- TRY IT -
Which lines in the records below contain the word "post"? Copy each one out.

BEGIN INFORMATION GIVEN

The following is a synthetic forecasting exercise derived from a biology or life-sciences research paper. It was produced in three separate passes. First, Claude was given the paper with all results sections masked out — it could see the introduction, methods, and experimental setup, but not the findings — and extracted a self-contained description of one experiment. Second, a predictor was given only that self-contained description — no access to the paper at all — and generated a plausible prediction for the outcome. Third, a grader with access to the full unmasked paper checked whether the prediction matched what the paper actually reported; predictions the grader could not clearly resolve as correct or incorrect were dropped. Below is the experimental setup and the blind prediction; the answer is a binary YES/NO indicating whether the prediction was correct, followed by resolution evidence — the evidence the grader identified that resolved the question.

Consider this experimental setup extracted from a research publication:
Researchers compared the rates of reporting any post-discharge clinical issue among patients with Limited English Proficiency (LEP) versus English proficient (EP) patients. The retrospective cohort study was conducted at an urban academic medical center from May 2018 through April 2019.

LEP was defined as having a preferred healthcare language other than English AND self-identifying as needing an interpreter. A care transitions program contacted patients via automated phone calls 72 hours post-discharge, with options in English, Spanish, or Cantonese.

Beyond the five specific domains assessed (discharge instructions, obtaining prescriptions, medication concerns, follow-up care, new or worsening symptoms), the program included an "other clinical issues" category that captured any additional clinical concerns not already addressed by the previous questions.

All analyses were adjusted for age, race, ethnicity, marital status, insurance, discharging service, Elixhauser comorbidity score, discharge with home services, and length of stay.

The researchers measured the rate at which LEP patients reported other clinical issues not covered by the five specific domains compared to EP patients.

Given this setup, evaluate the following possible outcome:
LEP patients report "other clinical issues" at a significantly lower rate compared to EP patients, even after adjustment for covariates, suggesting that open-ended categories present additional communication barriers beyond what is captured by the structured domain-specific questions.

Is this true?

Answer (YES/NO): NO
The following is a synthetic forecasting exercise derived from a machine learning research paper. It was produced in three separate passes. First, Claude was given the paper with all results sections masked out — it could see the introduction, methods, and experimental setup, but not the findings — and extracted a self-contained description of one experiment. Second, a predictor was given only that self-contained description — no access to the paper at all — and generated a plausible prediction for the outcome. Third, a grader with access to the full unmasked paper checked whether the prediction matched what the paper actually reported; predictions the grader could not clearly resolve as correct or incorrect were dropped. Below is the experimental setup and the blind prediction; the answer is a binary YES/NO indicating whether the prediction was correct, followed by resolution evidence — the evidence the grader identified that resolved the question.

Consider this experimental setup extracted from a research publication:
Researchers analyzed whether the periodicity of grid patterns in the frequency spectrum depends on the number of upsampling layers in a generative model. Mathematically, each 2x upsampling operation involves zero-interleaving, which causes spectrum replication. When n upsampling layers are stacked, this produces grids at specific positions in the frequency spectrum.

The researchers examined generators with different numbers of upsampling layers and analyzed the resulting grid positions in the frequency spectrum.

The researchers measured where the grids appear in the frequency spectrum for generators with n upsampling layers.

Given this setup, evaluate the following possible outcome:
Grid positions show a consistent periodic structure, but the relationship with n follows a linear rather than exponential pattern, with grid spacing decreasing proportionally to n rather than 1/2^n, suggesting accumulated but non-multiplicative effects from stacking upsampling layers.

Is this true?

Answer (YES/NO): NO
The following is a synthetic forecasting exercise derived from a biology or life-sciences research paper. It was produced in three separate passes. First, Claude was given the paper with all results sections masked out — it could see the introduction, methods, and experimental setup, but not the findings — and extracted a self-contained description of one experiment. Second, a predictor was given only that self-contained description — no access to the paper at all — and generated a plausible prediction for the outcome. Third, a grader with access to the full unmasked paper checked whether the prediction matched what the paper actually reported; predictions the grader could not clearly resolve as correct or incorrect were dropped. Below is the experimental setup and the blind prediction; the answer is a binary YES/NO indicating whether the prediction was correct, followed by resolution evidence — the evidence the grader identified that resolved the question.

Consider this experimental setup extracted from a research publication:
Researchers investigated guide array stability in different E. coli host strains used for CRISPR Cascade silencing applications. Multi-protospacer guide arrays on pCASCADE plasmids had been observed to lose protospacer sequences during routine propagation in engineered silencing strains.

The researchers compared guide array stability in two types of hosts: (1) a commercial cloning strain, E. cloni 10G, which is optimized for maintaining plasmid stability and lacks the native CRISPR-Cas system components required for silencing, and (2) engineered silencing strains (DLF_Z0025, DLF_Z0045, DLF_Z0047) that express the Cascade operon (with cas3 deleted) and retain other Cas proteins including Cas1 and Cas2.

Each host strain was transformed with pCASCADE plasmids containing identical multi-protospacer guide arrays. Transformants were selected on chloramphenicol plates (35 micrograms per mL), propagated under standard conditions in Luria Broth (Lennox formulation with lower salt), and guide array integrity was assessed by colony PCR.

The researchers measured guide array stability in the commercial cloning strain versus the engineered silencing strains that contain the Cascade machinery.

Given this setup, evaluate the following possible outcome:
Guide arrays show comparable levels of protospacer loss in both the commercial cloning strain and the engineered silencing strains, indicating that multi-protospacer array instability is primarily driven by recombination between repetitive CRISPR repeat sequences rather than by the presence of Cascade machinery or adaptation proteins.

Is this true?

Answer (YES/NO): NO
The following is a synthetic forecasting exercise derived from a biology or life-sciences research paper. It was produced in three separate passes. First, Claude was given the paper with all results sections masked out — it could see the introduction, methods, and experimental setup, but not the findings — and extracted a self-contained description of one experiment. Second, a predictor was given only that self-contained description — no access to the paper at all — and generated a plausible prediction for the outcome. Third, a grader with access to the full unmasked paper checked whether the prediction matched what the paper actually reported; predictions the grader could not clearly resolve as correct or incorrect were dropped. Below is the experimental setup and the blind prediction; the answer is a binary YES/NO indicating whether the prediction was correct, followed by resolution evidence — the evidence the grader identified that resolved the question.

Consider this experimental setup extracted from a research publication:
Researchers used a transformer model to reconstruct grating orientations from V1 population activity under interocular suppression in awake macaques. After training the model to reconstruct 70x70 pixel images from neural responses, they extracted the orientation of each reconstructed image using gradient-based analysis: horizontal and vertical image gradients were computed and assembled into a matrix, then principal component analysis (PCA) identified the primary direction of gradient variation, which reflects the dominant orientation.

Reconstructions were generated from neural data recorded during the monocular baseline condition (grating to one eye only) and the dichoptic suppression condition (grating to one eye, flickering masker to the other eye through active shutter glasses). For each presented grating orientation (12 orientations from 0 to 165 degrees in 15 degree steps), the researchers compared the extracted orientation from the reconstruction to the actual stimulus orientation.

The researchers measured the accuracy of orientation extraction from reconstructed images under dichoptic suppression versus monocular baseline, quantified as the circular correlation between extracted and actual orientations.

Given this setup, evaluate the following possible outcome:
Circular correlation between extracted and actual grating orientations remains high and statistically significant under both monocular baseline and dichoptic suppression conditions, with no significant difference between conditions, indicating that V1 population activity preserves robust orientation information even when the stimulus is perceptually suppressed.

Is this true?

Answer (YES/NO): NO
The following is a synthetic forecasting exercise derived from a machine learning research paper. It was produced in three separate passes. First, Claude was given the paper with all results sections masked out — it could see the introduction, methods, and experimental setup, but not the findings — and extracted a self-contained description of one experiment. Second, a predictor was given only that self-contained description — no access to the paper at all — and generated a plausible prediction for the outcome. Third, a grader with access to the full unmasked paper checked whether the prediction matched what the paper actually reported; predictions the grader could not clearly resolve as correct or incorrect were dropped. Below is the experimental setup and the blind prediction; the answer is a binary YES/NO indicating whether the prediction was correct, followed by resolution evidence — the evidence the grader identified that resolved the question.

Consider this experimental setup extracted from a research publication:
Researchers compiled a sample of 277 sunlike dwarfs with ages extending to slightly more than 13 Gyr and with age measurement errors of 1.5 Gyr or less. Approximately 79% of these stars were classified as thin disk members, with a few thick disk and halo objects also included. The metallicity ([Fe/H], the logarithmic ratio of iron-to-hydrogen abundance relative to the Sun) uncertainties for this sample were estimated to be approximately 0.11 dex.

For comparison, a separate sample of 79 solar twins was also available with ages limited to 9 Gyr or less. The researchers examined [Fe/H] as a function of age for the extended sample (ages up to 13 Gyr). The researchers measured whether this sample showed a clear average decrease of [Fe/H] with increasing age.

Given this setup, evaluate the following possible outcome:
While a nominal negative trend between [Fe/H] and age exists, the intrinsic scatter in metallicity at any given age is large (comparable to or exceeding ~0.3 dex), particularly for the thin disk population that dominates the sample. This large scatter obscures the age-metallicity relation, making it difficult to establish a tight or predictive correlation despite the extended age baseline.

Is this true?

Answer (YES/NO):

END INFORMATION GIVEN

- FINISHED TASK -
Researchers compared the rates of reporting any post-discharge clinical issue among patients with Limited English Proficiency (LEP) versus English proficient (EP) patients. The retrospective cohort study was conducted at an urban academic medical center from May 2018 through April 2019.
LEP was defined as having a preferred healthcare language other than English AND self-identifying as needing an interpreter. A care transitions program contacted patients via automated phone calls 72 hours post-discharge, with options in English, Spanish, or Cantonese.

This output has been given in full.